> **RECORDS FOR THIS EXERCISE**:
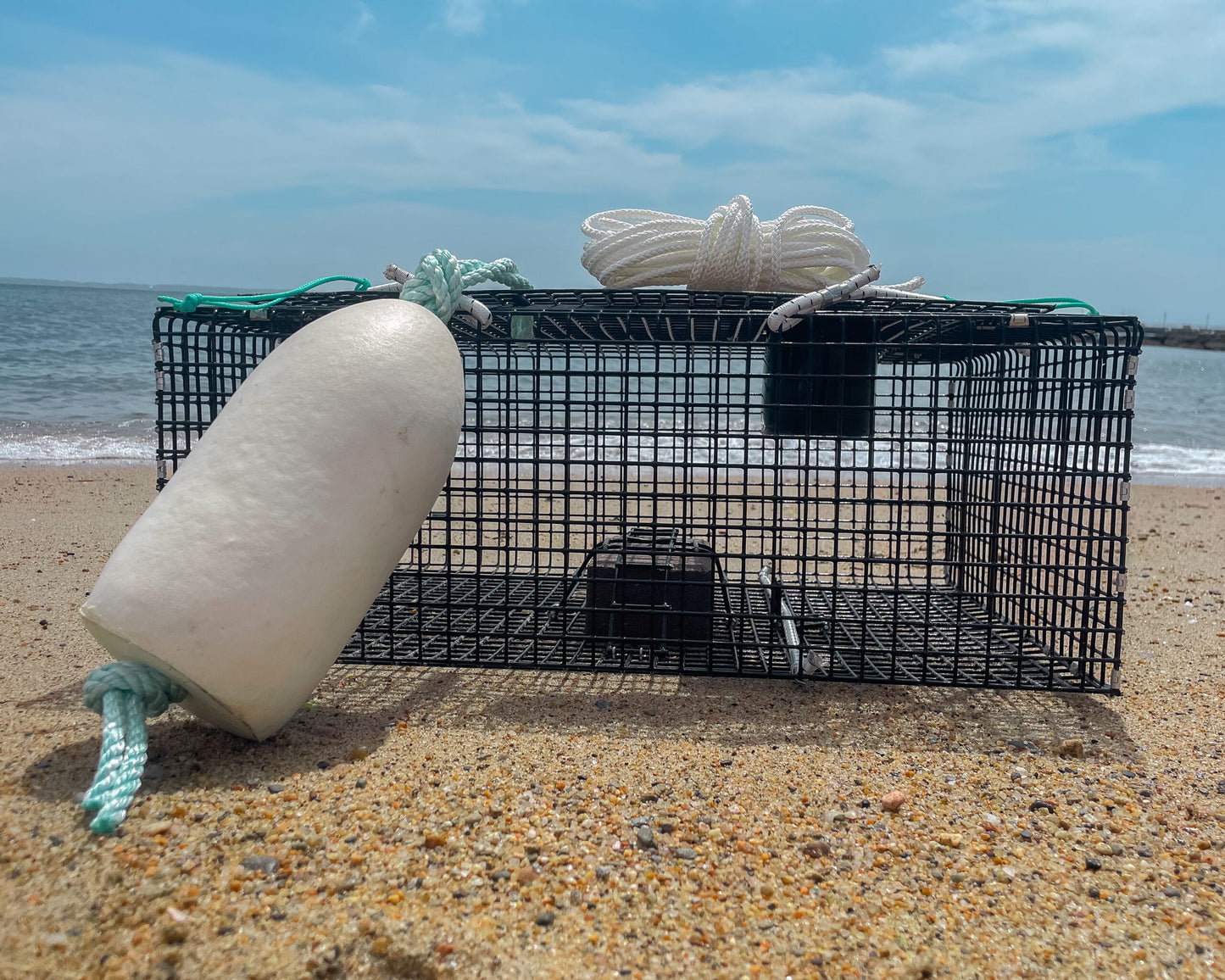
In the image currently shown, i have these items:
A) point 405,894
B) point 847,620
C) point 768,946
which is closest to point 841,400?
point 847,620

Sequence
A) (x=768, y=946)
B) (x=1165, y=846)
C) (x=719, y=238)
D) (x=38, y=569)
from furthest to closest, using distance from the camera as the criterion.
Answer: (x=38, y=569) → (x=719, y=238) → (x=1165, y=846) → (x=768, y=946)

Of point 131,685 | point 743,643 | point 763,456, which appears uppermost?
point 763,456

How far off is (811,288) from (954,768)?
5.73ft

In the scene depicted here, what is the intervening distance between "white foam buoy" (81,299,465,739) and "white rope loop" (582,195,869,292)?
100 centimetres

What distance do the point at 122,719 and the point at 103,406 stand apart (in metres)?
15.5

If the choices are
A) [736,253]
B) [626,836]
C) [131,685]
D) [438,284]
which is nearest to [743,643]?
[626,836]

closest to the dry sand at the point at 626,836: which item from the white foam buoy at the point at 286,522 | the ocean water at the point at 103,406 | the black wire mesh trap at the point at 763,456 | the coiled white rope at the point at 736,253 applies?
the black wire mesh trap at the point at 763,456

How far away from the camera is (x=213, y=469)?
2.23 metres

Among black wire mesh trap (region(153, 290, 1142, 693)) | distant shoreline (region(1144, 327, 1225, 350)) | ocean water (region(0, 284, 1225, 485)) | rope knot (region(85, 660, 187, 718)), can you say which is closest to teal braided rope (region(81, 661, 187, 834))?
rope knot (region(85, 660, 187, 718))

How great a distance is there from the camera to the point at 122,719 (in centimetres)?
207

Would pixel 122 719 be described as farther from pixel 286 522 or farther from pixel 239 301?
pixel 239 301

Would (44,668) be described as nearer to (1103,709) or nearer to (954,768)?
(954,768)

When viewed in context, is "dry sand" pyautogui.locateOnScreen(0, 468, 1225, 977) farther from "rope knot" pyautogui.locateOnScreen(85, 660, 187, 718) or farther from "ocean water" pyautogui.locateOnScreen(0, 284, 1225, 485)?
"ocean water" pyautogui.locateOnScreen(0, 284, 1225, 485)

> **GIVEN PROBLEM**: Format the items as a two-column CSV with columns named item_text and answer, one row per item, beginning at the line that has "How far away" and stopping after the last item. Enclose each field in double quotes and turn any line breaks into spaces.

> **ANSWER TO THIS TASK**:
item_text,answer
"How far away from the camera is (x=213, y=469)?","2.23 metres"
"Among black wire mesh trap (region(153, 290, 1142, 693)) | distant shoreline (region(1144, 327, 1225, 350)) | ocean water (region(0, 284, 1225, 485)) | rope knot (region(85, 660, 187, 718)), can you say which is closest to teal braided rope (region(81, 661, 187, 834))?","rope knot (region(85, 660, 187, 718))"
"How great a distance is there from the camera to the point at 122,719 (in centimetres)?","207"
"Would pixel 122 719 be described as farther from pixel 286 522 or farther from pixel 239 301?","pixel 239 301"
"Would (44,668) be described as nearer to (1103,709) or nearer to (954,768)?","(954,768)"
"When viewed in context, is ""dry sand"" pyautogui.locateOnScreen(0, 468, 1225, 977) farther from ""rope knot"" pyautogui.locateOnScreen(85, 660, 187, 718) or farther from ""ocean water"" pyautogui.locateOnScreen(0, 284, 1225, 485)?","""ocean water"" pyautogui.locateOnScreen(0, 284, 1225, 485)"